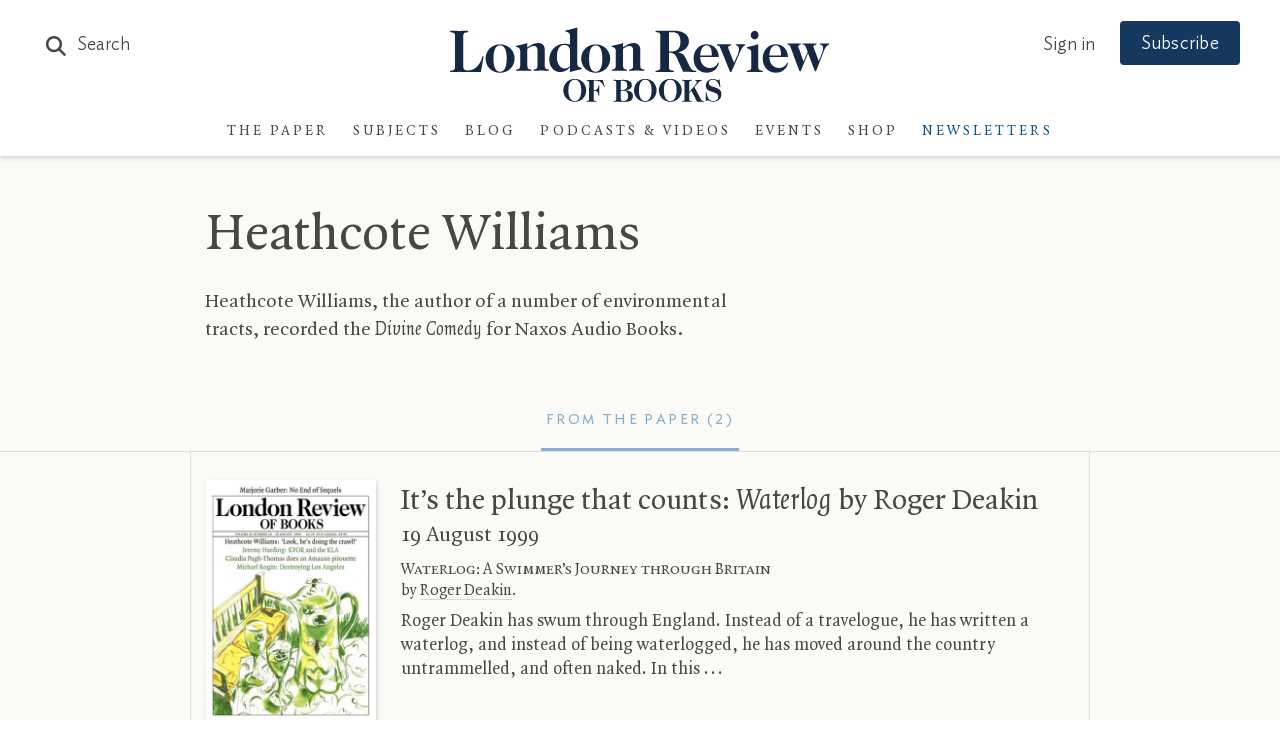

--- FILE ---
content_type: application/javascript; charset=utf-8
request_url: https://stats.lrb.co.uk/hello.js
body_size: 854
content:
/*! withcabin.com 0.5.10 */
!async function(e,t,n){n="{"===n[0]?"ping.withcabin.com":n;const o=e.navigator;if(o.userAgent.search(/(bot|spider|crawl)/gi)>-1)return;const a="disableCabin",i="addEventListener",r="pushState",c="sendBeacon",s="timing",l="localStorage",d="Cabin is",h=["unblocked","blocked"],u="data-cabin-event",p=console.log,v=t=>{let n=parseFloat(e[l].getItem(h[1]));return n&&t&&p(d+" blocked on "+f.hostname+" - Use cabin.blockMe(0) to unblock"),n},b=(e,t)=>{if(v(t))return new Promise(e=>e());const n=new XMLHttpRequest;return new Promise((t,o)=>{n.onreadystatechange=()=>{4===n.readyState&&t(parseFloat(n.response))},n.open("GET",e),n.send()})},f=e.location,m=e.performance,g=e.screen,w="https://"+n,y=()=>Date.now(),E=()=>$+=y()-L,k=e=>Object.keys(e).map(t=>`${t}=${encodeURIComponent(e[t])}`).join("&"),S=(e,t)=>{if(!v())return o[c]?void o[c](e,JSON.stringify(t)):b(`${e}?${k(t)}`)};let C,L,$,A;const I=async()=>{if(e[a])return void delete e[a];delete e[a],C=y(),L=C,$=0;let n=m&&m[s]?m[s].domContentLoadedEventEnd-m[s].navigationStart:0;A={r:t.referrer,w:g.width,s:0,t:n>0?n:0,p:f.href};let o=f.hostname,i=f.pathname;await Promise.all([b(w+"/cache?"+o).then(e=>{A.u=e}),b(w+"/cache?"+o+i).then(e=>{A.up=e})]),b(w+"/hello?"+k(A),!0)};t[i]("visibilitychange",()=>{t.hidden?E():L=y()});const M=async()=>{e[a]||(!t.hidden&&E(),await S(w+"/duration",{d:$,n:C,p:f.href}))};e[i]("beforeunload",M);e.history[r]=function(t){let n=history[t];return function(...o){let a,i=n.apply(this,o);return"function"==typeof Event?a=new Event(t):(a=doc.createEvent("Event"),a.initEvent(t,!0,!0)),a.args=o,e.dispatchEvent(a),i}}(r),e[i](r,()=>{M(),I()});let P=e=>{const t=e.target.closest("["+u+"]");t&&cabin.event(t.getAttribute(u))};e.cabin={async event(e,t){E();const n={e:e,p:f.href,d:$,n:C};await S(w+"/event",n),t&&t()},initEvents(){t.querySelectorAll("["+u+"]").forEach(e=>{e.removeEventListener("click",P),e[i]("click",P)})},blockMe(t){t=t?1:0,e[l].setItem(h[1],t),p(d+" now "+h[t]+" on "+f.hostname)}},I(),cabin.initEvents()}(window,document,"stats.lrb.co.uk");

> Aim of the exercise
Reproduce the material exactly; omit the pictures.

> Answer box
--- FILE ---
content_type: application/javascript; charset=utf-8
request_url: https://stats.lrb.co.uk/hello.js
body_size: 854
content:
/*! withcabin.com 0.5.10 */
!async function(e,t,n){n="{"===n[0]?"ping.withcabin.com":n;const o=e.navigator;if(o.userAgent.search(/(bot|spider|crawl)/gi)>-1)return;const a="disableCabin",i="addEventListener",r="pushState",c="sendBeacon",s="timing",l="localStorage",d="Cabin is",h=["unblocked","blocked"],u="data-cabin-event",p=console.log,v=t=>{let n=parseFloat(e[l].getItem(h[1]));return n&&t&&p(d+" blocked on "+f.hostname+" - Use cabin.blockMe(0) to unblock"),n},b=(e,t)=>{if(v(t))return new Promise(e=>e());const n=new XMLHttpRequest;return new Promise((t,o)=>{n.onreadystatechange=()=>{4===n.readyState&&t(parseFloat(n.response))},n.open("GET",e),n.send()})},f=e.location,m=e.performance,g=e.screen,w="https://"+n,y=()=>Date.now(),E=()=>$+=y()-L,k=e=>Object.keys(e).map(t=>`${t}=${encodeURIComponent(e[t])}`).join("&"),S=(e,t)=>{if(!v())return o[c]?void o[c](e,JSON.stringify(t)):b(`${e}?${k(t)}`)};let C,L,$,A;const I=async()=>{if(e[a])return void delete e[a];delete e[a],C=y(),L=C,$=0;let n=m&&m[s]?m[s].domContentLoadedEventEnd-m[s].navigationStart:0;A={r:t.referrer,w:g.width,s:0,t:n>0?n:0,p:f.href};let o=f.hostname,i=f.pathname;await Promise.all([b(w+"/cache?"+o).then(e=>{A.u=e}),b(w+"/cache?"+o+i).then(e=>{A.up=e})]),b(w+"/hello?"+k(A),!0)};t[i]("visibilitychange",()=>{t.hidden?E():L=y()});const M=async()=>{e[a]||(!t.hidden&&E(),await S(w+"/duration",{d:$,n:C,p:f.href}))};e[i]("beforeunload",M);e.history[r]=function(t){let n=history[t];return function(...o){let a,i=n.apply(this,o);return"function"==typeof Event?a=new Event(t):(a=doc.createEvent("Event"),a.initEvent(t,!0,!0)),a.args=o,e.dispatchEvent(a),i}}(r),e[i](r,()=>{M(),I()});let P=e=>{const t=e.target.closest("["+u+"]");t&&cabin.event(t.getAttribute(u))};e.cabin={async event(e,t){E();const n={e:e,p:f.href,d:$,n:C};await S(w+"/event",n),t&&t()},initEvents(){t.querySelectorAll("["+u+"]").forEach(e=>{e.removeEventListener("click",P),e[i]("click",P)})},blockMe(t){t=t?1:0,e[l].setItem(h[1],t),p(d+" now "+h[t]+" on "+f.hostname)}},I(),cabin.initEvents()}(window,document,"stats.lrb.co.uk");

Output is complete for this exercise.